Um ano na vida de Roberval

Sentava-se pontualmente às 12h. No começo a corrente de ar da varanda lhe agradava, depois virou hábito, como que um ritual. Sozinho, desde a morte da esposa em 86, Roberval cuidou dos três filhos como deu e sem maiores ambições, morou a vida toda no sítio que herdara de seu pai. Gostava daquela vida, dizia acomodando o pigarro na garganta.
Depois de crescidos, os filhos de Roberval decidiram viver na cidade. O pai relutou por algum período, mas viu que nada poderia fazer. Bradava na varanda, resmungos a plenos pulmões: deixe que vão, mas que não voltem!
Desde a partida dos filhos, Roberval saiu cada vez menos. Já cansado do cultivo do gado, delegou a um capataz que cuidasse do que pudesse e só viesse lhe falar em caso de extrema necessidade. Trancava-se no casarão durante os meses de inverno, saindo apenas para a sua religiosa estadia na varanda.
O mato crescia alto. A capital passara por revolução. Roberval não soube, mas em 98 morreu Rubio, filho do meio. Há quatorze anos não via amigos, parentes, nem desconhecidos quaisquer. Limitava-se ao seu capataz, seu contato fora da redoma que criara.
Seu único prazer, dava-se ao meio-dia. Assim como seu único ofício. Dizia ser empregado de si mesmo, pois se obrigava a levantar e viver todo dia, mesmo que sem vontade.

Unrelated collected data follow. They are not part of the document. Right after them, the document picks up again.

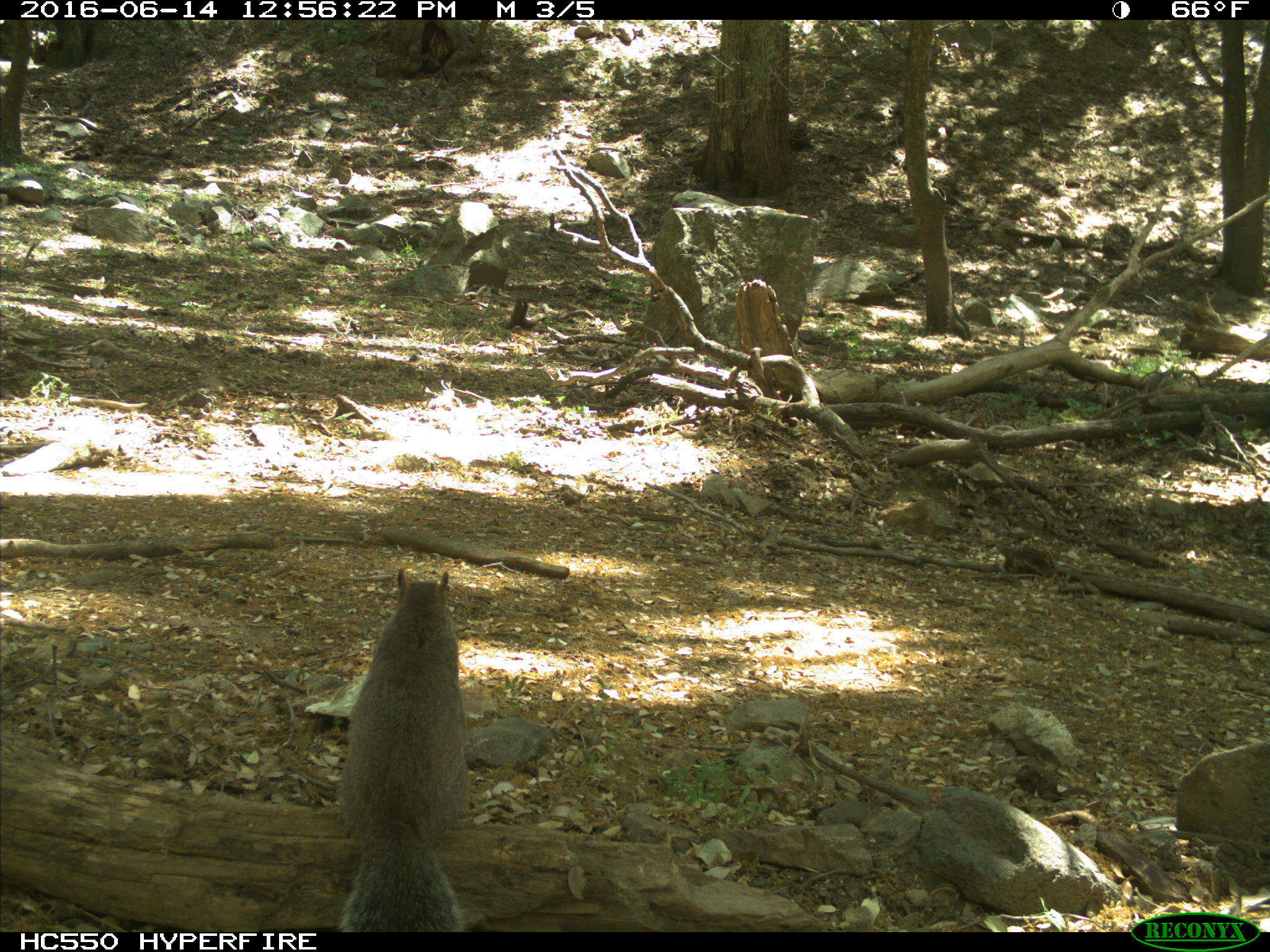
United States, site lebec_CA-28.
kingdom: Animalia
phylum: Chordata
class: Mammalia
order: Rodentia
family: Sciuridae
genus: Sciurus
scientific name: Sciurus carolinensis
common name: eastern gray squirrel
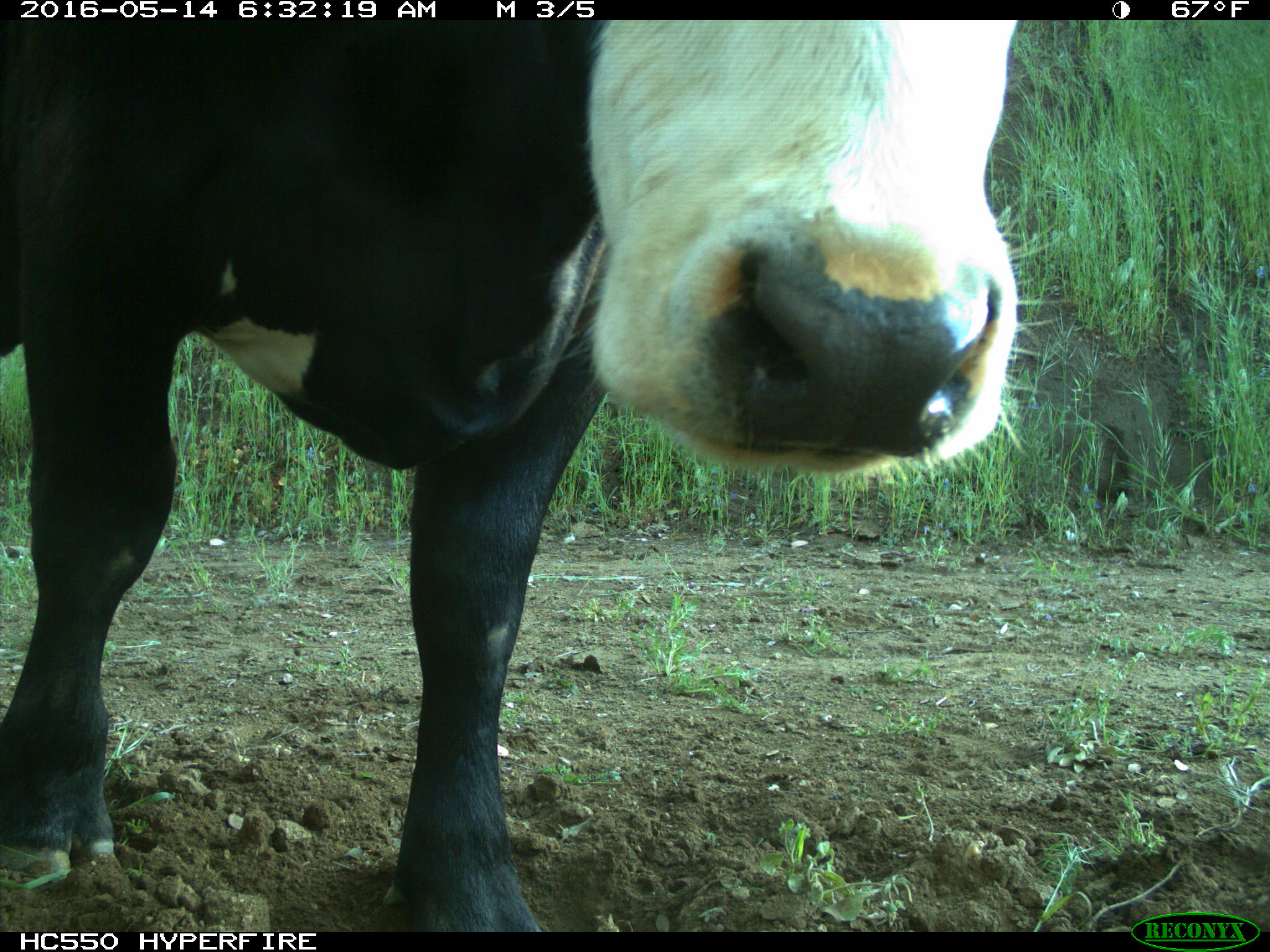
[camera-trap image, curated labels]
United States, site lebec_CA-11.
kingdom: Animalia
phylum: Chordata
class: Mammalia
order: Artiodactyla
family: Bovidae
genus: Bos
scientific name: Bos taurus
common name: domestic cow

Há mais ou menos um ano, não o vi mais na varanda em seu horário habitual. Vi também que o mato havia sido aparado, e pelo modo que estava, com fequencia. Rezei para Roberval, pedi paz àquela alma quase que abandonada por Deus, que sofrera tanto em terra e que em céu pudesse habitar na misericórdia divina.

A caminho de casa, há pouco, vi a cadeira de balanço ocupada por um homem de aura branca. Era Roberval, vivo como eu ou até mais. Descobrira a cromoterapia de uns tempos para cá e no crepúsculo não sentia felicidade maior.